Tout a (re)commencé dans la nuit de lundi à mardi,lorsque des hommes masqués s’en sont pris à des habitations de Short Strand, une enclave catholique dans une zone protestante de Belfast. Entre 400 et 500 personnes se sont alors affrontées. Les violences se sont poursuivies pendant la nuit de mardi, puis pendant celle de mercredi, faisant plusieurs blessés. Protestants et catholiques se renvoient la responsabilité de ces troubles, tandis que l’inquiétude des autorités grandit. 

Cette nouvelle flambée s’inscrit dans une longue suite d’affrontements qui ont agité l’Irlande du Nord depuis la fin des années 60 jusqu’aux accords de paix dits "du Vendredi saint" ou "de Belfast" de 1998, et qui ont fait environ 3500 morts. Pendant presque 30 ans, des nationalistes, majoritairement catholiques, se sont opposés aux unionistes (partisans du maintien de l’Union entre l’Irlande du Nord et la Grande-Bretagne) de confession protestante. 

Historiquement, les causes de ces affrontements sont bien entendu extrêmement complexes et multiples, mais le sentiment réel d’infériorité et de ségrégation des catholiques dans les années 60 par rapport à la majorité protestante issue des anciens colons britanniques en Irlande du Nord est un des facteurs majeurs du conflit.
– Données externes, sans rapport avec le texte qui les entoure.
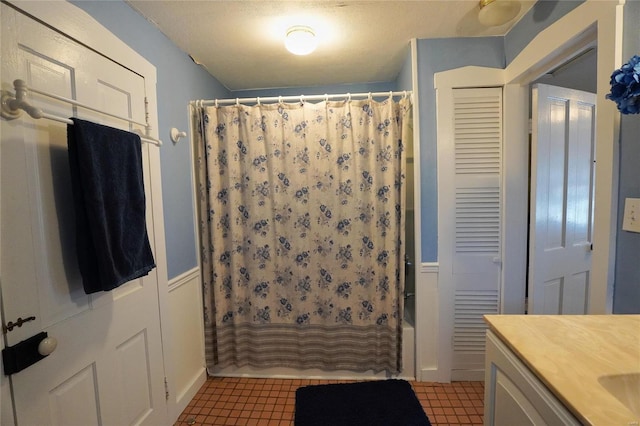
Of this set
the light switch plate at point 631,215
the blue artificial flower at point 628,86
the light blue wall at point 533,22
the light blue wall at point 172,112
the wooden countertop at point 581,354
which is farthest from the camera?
the light blue wall at point 172,112

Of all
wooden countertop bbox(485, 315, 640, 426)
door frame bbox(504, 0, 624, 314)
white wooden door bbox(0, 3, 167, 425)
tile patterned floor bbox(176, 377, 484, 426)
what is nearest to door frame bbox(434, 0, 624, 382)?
door frame bbox(504, 0, 624, 314)

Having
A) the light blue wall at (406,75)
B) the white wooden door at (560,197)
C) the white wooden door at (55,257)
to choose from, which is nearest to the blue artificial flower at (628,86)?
the white wooden door at (560,197)

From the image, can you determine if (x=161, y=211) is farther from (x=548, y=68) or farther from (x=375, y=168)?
(x=548, y=68)

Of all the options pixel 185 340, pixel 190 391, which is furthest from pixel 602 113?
pixel 190 391

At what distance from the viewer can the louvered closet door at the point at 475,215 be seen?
1.70m

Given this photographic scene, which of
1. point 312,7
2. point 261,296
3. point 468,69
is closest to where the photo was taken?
point 312,7

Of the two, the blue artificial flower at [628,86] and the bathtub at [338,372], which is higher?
the blue artificial flower at [628,86]

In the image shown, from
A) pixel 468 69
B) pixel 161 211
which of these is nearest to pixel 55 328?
pixel 161 211

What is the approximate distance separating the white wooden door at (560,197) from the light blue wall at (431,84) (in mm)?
404

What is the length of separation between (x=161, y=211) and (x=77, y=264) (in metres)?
0.53

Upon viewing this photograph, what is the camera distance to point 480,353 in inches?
71.0

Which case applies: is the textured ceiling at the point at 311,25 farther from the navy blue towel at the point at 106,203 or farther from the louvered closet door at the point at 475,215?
the navy blue towel at the point at 106,203

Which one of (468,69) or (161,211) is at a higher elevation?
(468,69)

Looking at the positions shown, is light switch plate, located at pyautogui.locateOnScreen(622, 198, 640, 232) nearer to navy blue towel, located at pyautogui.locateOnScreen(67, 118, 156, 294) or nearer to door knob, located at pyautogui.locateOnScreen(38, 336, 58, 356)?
navy blue towel, located at pyautogui.locateOnScreen(67, 118, 156, 294)
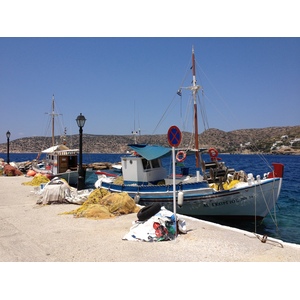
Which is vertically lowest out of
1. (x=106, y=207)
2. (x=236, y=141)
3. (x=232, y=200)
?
(x=232, y=200)

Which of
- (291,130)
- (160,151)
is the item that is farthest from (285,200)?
(291,130)

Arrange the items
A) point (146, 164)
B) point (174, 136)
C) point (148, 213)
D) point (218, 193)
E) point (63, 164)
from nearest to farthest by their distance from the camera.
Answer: point (174, 136), point (148, 213), point (218, 193), point (146, 164), point (63, 164)

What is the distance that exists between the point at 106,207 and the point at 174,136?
4242 millimetres

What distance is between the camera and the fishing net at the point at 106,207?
Result: 975 centimetres

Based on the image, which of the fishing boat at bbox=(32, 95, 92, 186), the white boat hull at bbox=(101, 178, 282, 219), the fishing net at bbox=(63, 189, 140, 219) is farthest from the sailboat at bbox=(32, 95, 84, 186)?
the fishing net at bbox=(63, 189, 140, 219)

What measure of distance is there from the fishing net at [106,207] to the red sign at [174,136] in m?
3.82

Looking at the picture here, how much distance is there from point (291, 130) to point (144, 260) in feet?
517

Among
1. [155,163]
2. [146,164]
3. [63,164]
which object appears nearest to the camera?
[146,164]

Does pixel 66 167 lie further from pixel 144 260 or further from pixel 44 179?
pixel 144 260

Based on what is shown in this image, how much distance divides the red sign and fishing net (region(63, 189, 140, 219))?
3821mm

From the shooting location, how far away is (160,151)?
15.4 meters

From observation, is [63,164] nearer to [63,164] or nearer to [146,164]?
[63,164]

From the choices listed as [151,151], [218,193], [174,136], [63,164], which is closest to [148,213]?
[174,136]

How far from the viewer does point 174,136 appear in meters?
7.42
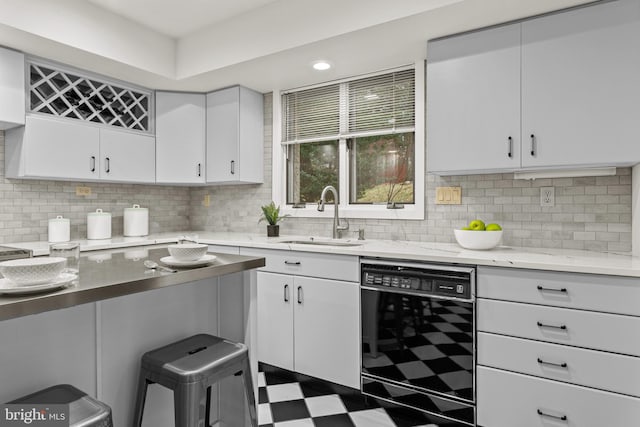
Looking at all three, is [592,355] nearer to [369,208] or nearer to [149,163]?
[369,208]

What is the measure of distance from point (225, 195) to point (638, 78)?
332 centimetres

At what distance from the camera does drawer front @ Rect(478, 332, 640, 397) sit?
1730mm

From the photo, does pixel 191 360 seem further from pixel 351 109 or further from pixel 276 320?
pixel 351 109

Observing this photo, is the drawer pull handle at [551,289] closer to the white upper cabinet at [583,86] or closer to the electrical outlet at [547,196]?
the white upper cabinet at [583,86]

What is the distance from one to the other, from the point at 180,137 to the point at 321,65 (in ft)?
4.97

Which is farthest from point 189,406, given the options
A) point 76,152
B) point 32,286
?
point 76,152

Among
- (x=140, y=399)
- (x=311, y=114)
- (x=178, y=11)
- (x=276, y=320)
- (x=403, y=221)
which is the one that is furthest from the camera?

Les catholiques vont d’abord manifester pacifiquement, en se servant de la désobéissance civique par exemple, mais l’intransigeance des dirigeants protestants va durcir les oppositions à partir des années 70, et les liens avec la Grande-Bretagne et l’Irlande du Sud vont encore compliquer la situation. Des groupes paramilitaires vont émerger dans les deux camps, et les attentats et les assassinats vont coûter la vie à de nombreux civils dans l’un des derniers conflits qui agitent encore l’Europe occidentale. 

Depuis les accords de paix de 1998, les actes violents et le nombre de morts ont considérablement baissés, mais les tendances politiques les plus extrêmes sont encore très largement présentes au sein des institutions. Quant aux deux communautés, nationalistes-catholiques d’un côté et unionistes-protestants de l’autre, elles restent profondément marquées par leurs antagonismes qui clivent encore la société nord-irlandaise.

Elise Féron*, spécialiste du conflit en Irlande du Nord, nous explique : "le regain de tension que l’on observe ces derniers jours est à la fois lié à un contexte spécifique, celui de la saison annuelle des parades, et en même temps à des éléments plus généraux relatifs aux difficultés rencontrées par le processus de paix. D’une part, la tension est toujours très forte lors de la saison des parades orangistes, en particulier lorsque ces dernières empruntent des routes situées dans des quartiers nationalistes (catholiques). D’autre part, ces émeutes interviennent alors que les groupes paramilitaires loyalistes (protestants) semblent connaître un regain d’activité depuis quelques mois. Ce regain d’activité est lié aux frustrations accumulées depuis la signature des accords de paix de 1998, qui certes ont permis la mise en place d’institutions de partage du pouvoir, mais qui ont également révélé leurs limites quant à leur capacité à générer une véritable réconciliation au niveau local".

Quant à la question religieuse, elle est loin d’avoir disparue. Selon Elise Féron*, "la religion en Irlande du Nord sert de marqueur social et politique, dans le sens où l’appartenance religieuse préfigure l’appartenance communautaire et politique. Cette imbrication date de l’époque de la colonisation, moment où l’opposition colons - colonisés s’est cristallisée autour de l’opposition religieuse. Par ailleurs, la religion sert encore aujourd’hui, pour un certain nombre de partis, de base idéologique ; par exemple, nombre de protestants, et notamment ceux qui soutiennent le parti unioniste radical DUP, expriment leur anticatholicisme en des termes théologiques, et non pas politiques. Les Églises en Irlande du Nord jouent ainsi un rôle central non seulement au niveau de l’identité de chaque communauté, mais également en tant qu’actrices du conflit. Ceci dit, il ne semble pas que les émeutes récentes aient eu un caractère religieux".